Налицо – явный непорядок.
Саша был лет на пять старше нас, а потому совершенно резонно предложил несколько усовершенствовать игру, с учётом, так сказать, бухарской специфики, а точнее – специфики нашего двора.
Во-первых: повязка на глаза совершенно излишняя вещь, позорящая доброе и светлое имя пионера, одним из качеств которого всегда являлась честность. Будет вполне достаточным полагаться на это качество. Это предложение было встречено с пониманием. Особенно мужским электоратом, которому не очень-то «светила» перспектива чмокаться с приятелем.

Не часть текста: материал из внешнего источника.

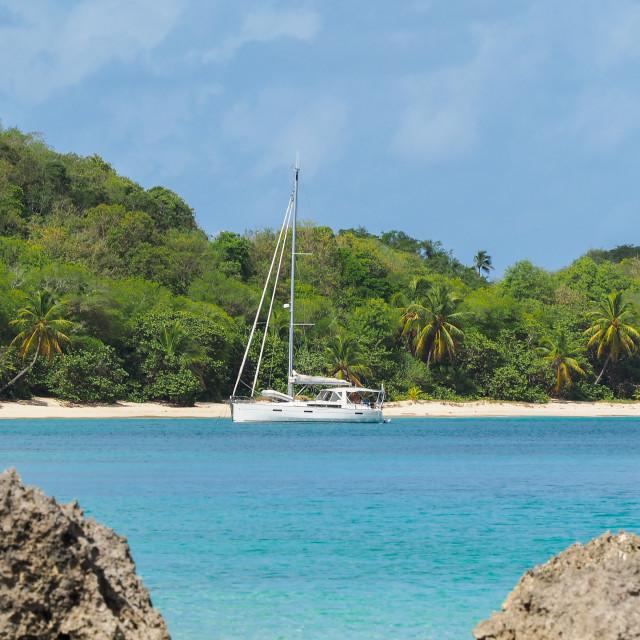 """Catamaran moored in Guadeloupe"" stock image"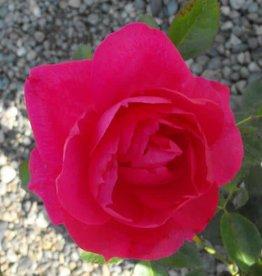 Rosa x 'Felix Leclerc'  #2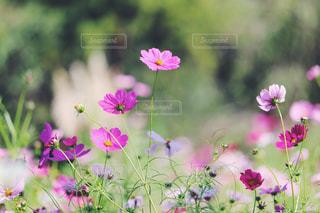 近くの花のアップの写真・画像素材[1454659]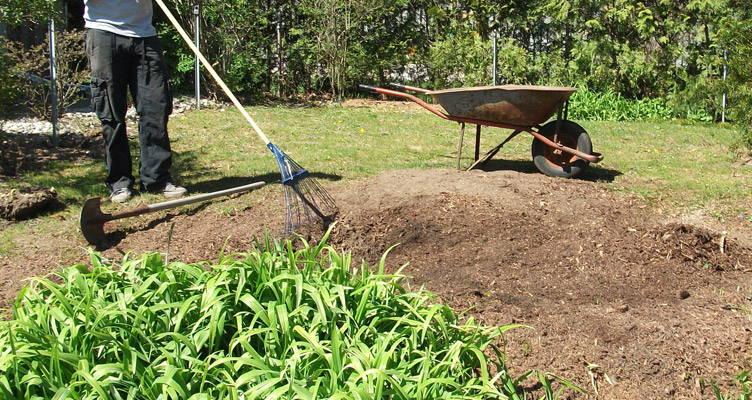 Einen neuen Rasen einsäen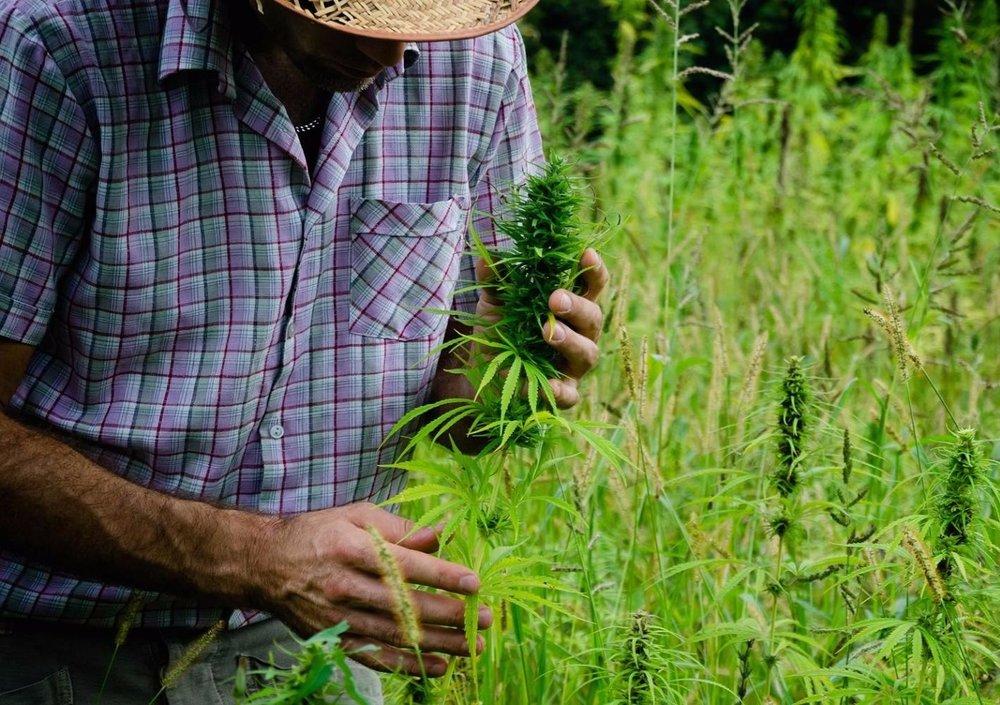 104747102-marijuana_farmer.1910x1000.jpg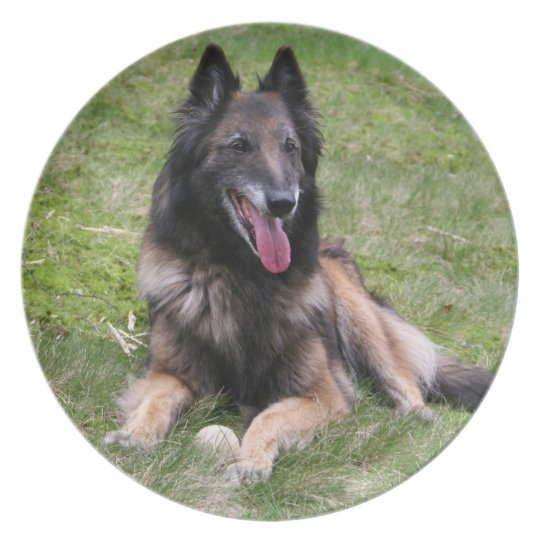 Trevuren Belgian Shepherd dog photo plate, dish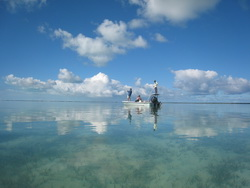 Bonefishing on the flats of the Turks and Caicos Islands
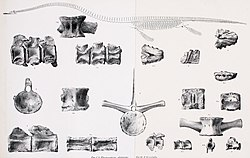 Drawings of a skeleton with a long neck and various bones
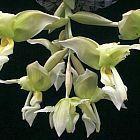 Stanhopea inodora green Orchideen Samen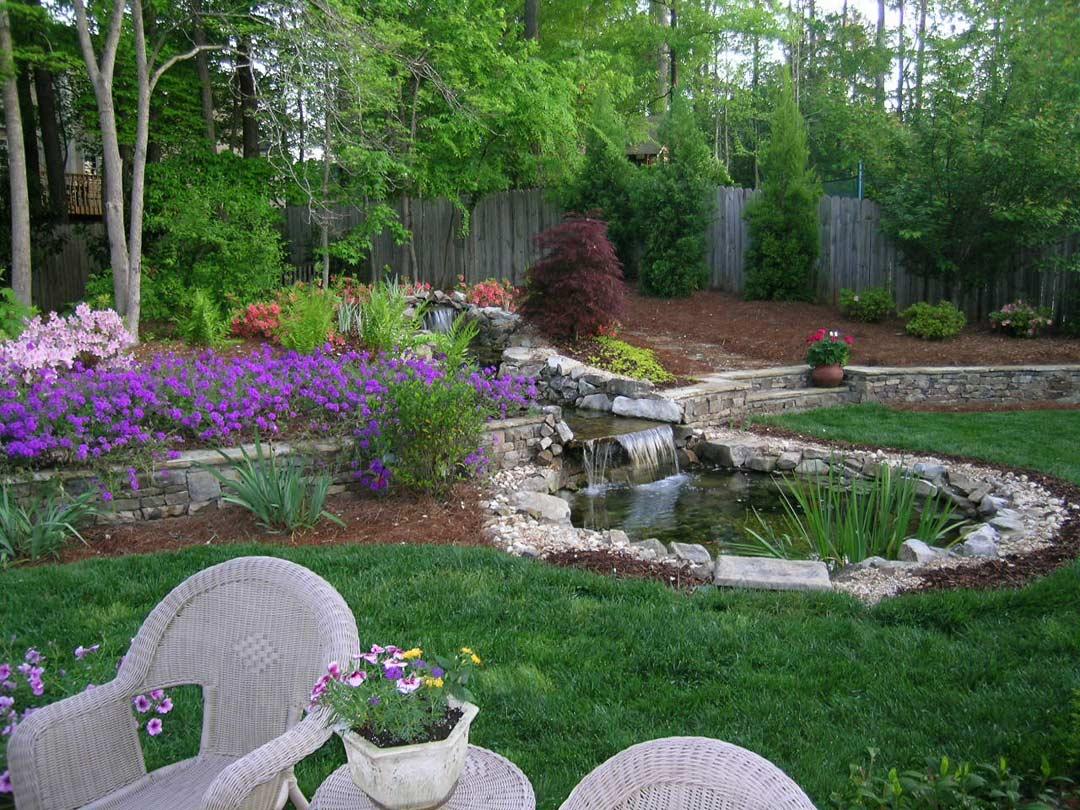 Backyard Ground Cover Options Backyard Ground Ideas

Во-вторых: целоваться следует «по-человечески», то есть, в губы. Женская половина смущённо молчала, что было справедливо всеми сочтено за согласие. Игра заметно оживилась, обретая с каждым днём новых поклонников.
Аппетит, как известно, приходит во время еды: следующее нововведение касалось продолжительности поцелуя. В ходе довольно бурного обсуждения, стороны, все же, пришли к взаимному согласию: было решено считать до десяти.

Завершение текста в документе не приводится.